In one mode of operation, the scanning of the volume around the laser scanner 20 takes place by rotating the rotary mirror 26 relatively quickly about axis 25 while rotating the measuring head 22 relatively slowly about axis 23, thereby moving the assembly in a spiral pattern. In an exemplary embodiment, the rotary mirror rotates at a maximum speed of 5820 revolutions per minute. For such a scan, the gimbal point 27 defines the origin of the local stationary reference system. The base 24 rests in this local stationary reference system.
In addition to measuring a distance d from the gimbal point 27 to an object point X, the scanner 20 may also collect gray-scale information related to the received intensity (equivalent to the term “brightness” or “optical power”) value. The gray-scale value may be determined at least in part, for example, by the integration of the bandpass-filtered and amplified signal in the light receiver 36 over a measuring period attributed to the object point X. As will be discussed in more detail herein, the intensity value may be used to enhance color images that are used to colorize the scanned data.

▶ Task goal
In the laser scanner passage, what is the maximum rotation speed of the rotary mirror in the exemplary embodiment?

▶ Data provided

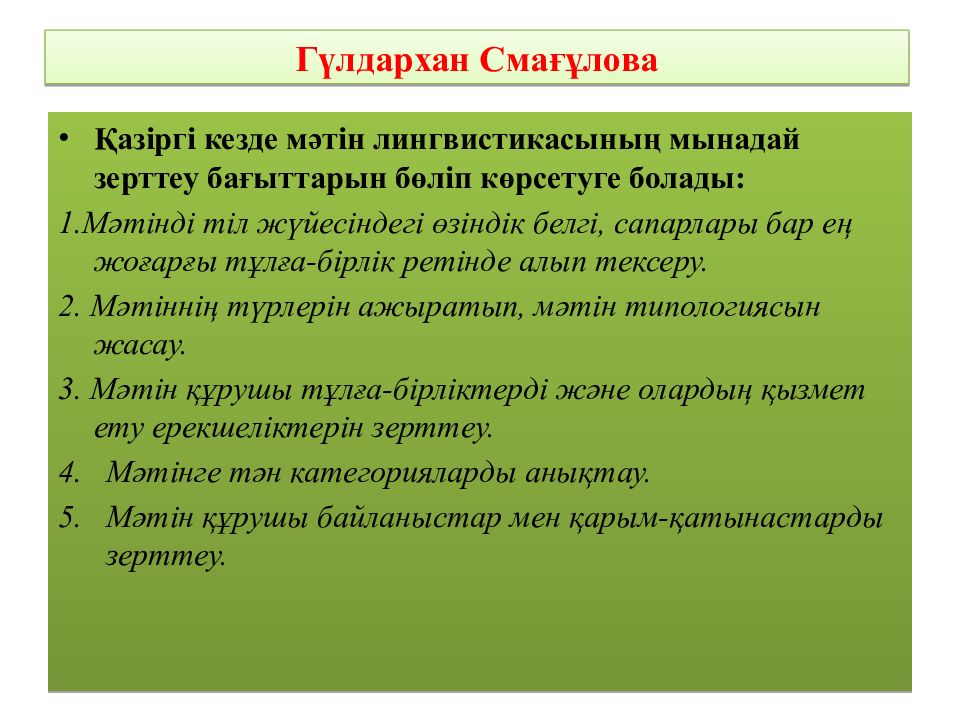 Гүлдархан Смағұлова

• Қазіргі кезде мәтін лингвистикасының мынадай зерттеу бағыттарын бөліп көрсетуге болады:

1.Мәтінді тіл жүйесіндегі өзіндік белгі, сапарлары бар ең жоғарғы тұлға-бірлік ретінде алып тексеру.

2. Мәтіннің түрлерін ажыратып, мәтін типологиясын жасау.

3. Мәтін құрушы тұлға-бірліктерді және олардың қызмет ету ерекшеліктерін зерттеу.

4. Мәтінге тән категорияларды анықтау.

5. Мәтін құрушы байланыстар мен қарым-қатынастарды зерттеу.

▶ Your solution
5820 revolutions per minute.